WHAT IS NEEDED
The required output consists solely of the lines from the line containing "Vietnam;Lao, site loc_0684, 2018-12-12" through the end of the records, copied exactly.

[Collection entries]

----------------

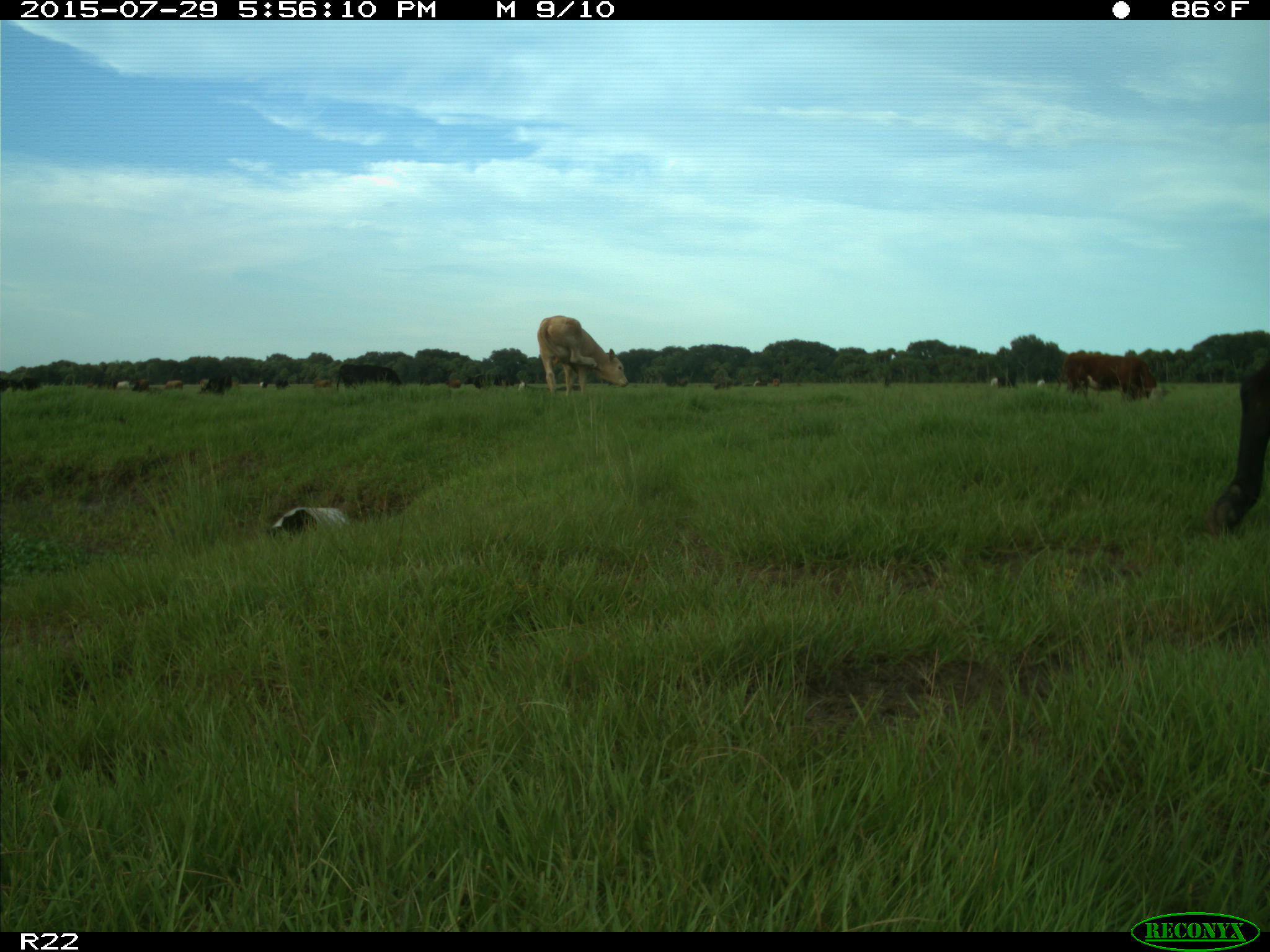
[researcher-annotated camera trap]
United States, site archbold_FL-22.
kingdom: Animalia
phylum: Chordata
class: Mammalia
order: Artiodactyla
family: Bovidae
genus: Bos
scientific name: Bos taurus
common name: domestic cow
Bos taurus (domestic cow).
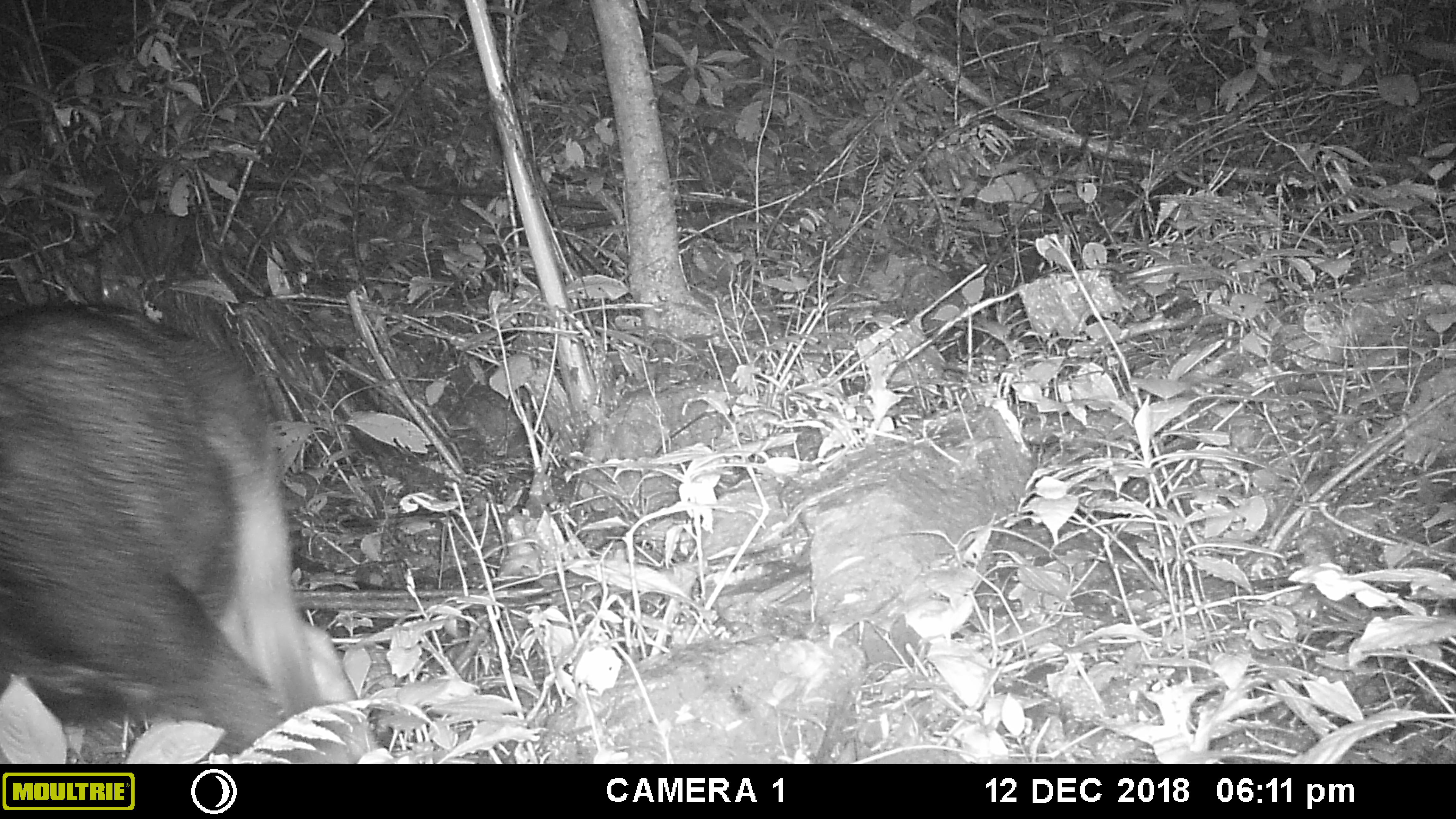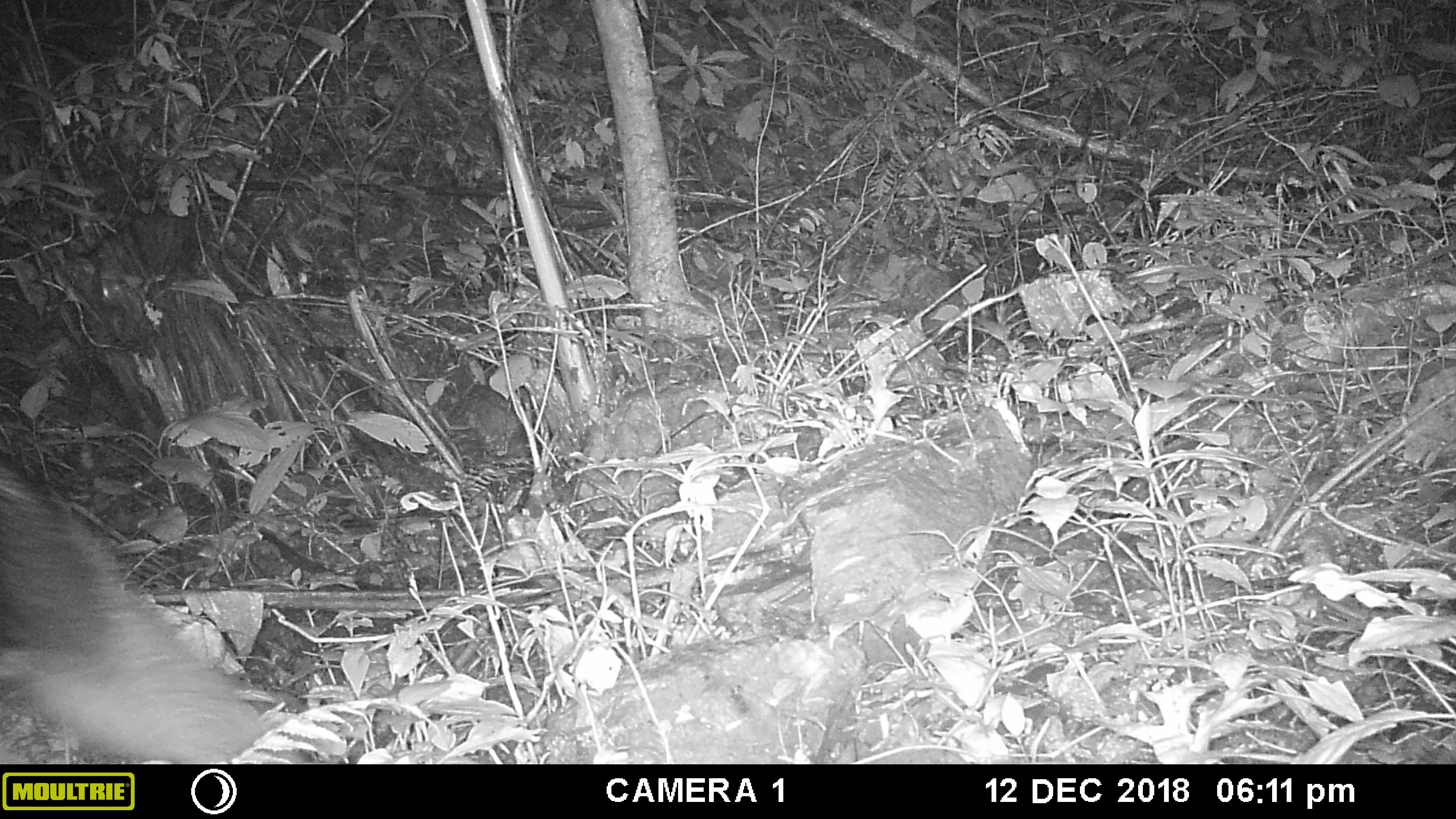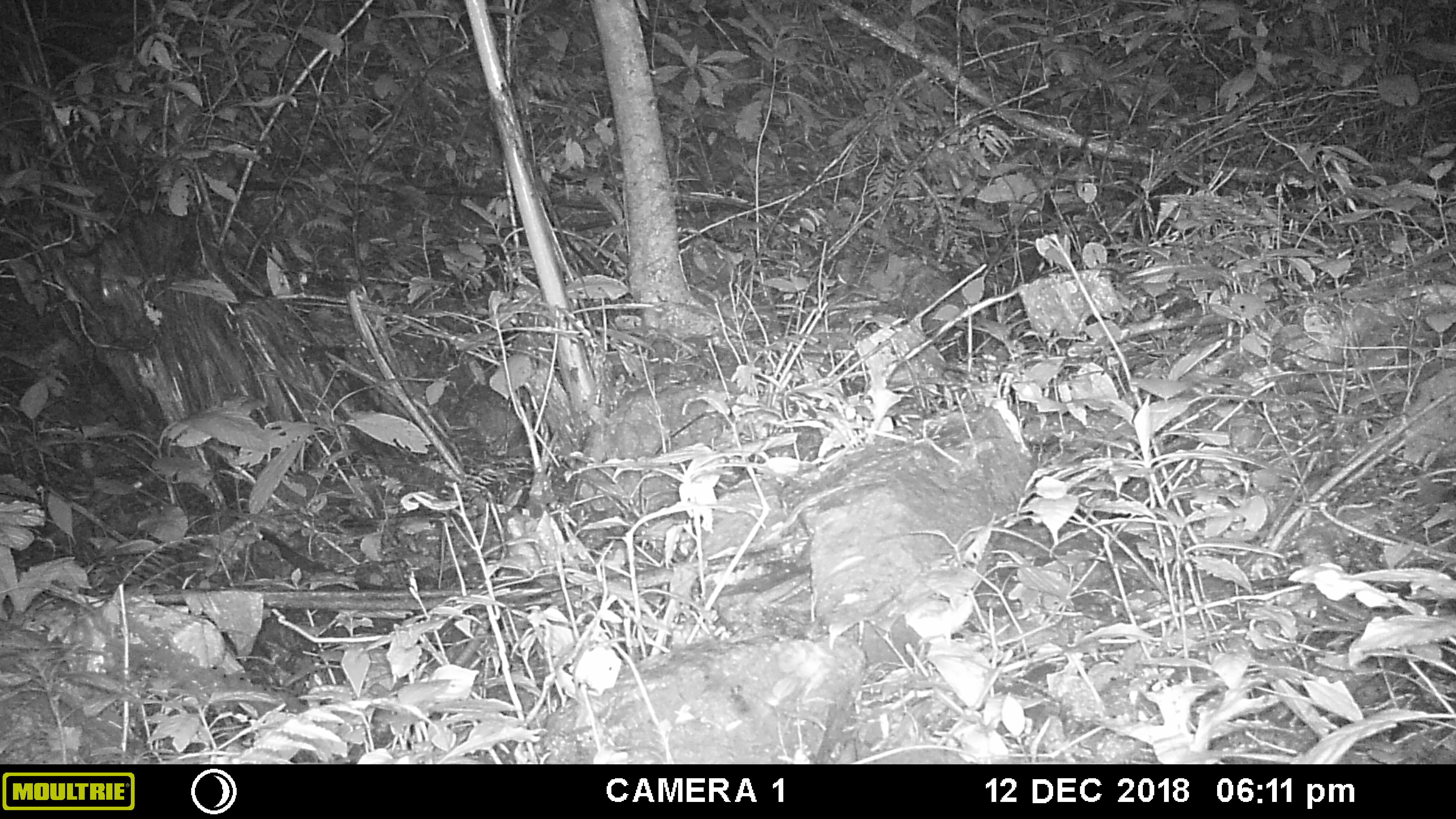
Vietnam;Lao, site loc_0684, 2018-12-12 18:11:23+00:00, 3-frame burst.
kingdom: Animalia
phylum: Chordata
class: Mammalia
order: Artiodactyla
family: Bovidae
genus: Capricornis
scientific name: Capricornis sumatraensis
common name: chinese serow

----------------

FINISHED TASK
Vietnam;Lao, site loc_0684, 2018-12-12 18:11:23+00:00, 3-frame burst.
kingdom: Animalia
phylum: Chordata
class: Mammalia
order: Artiodactyla
family: Bovidae
genus: Capricornis
scientific name: Capricornis sumatraensis
common name: chinese serow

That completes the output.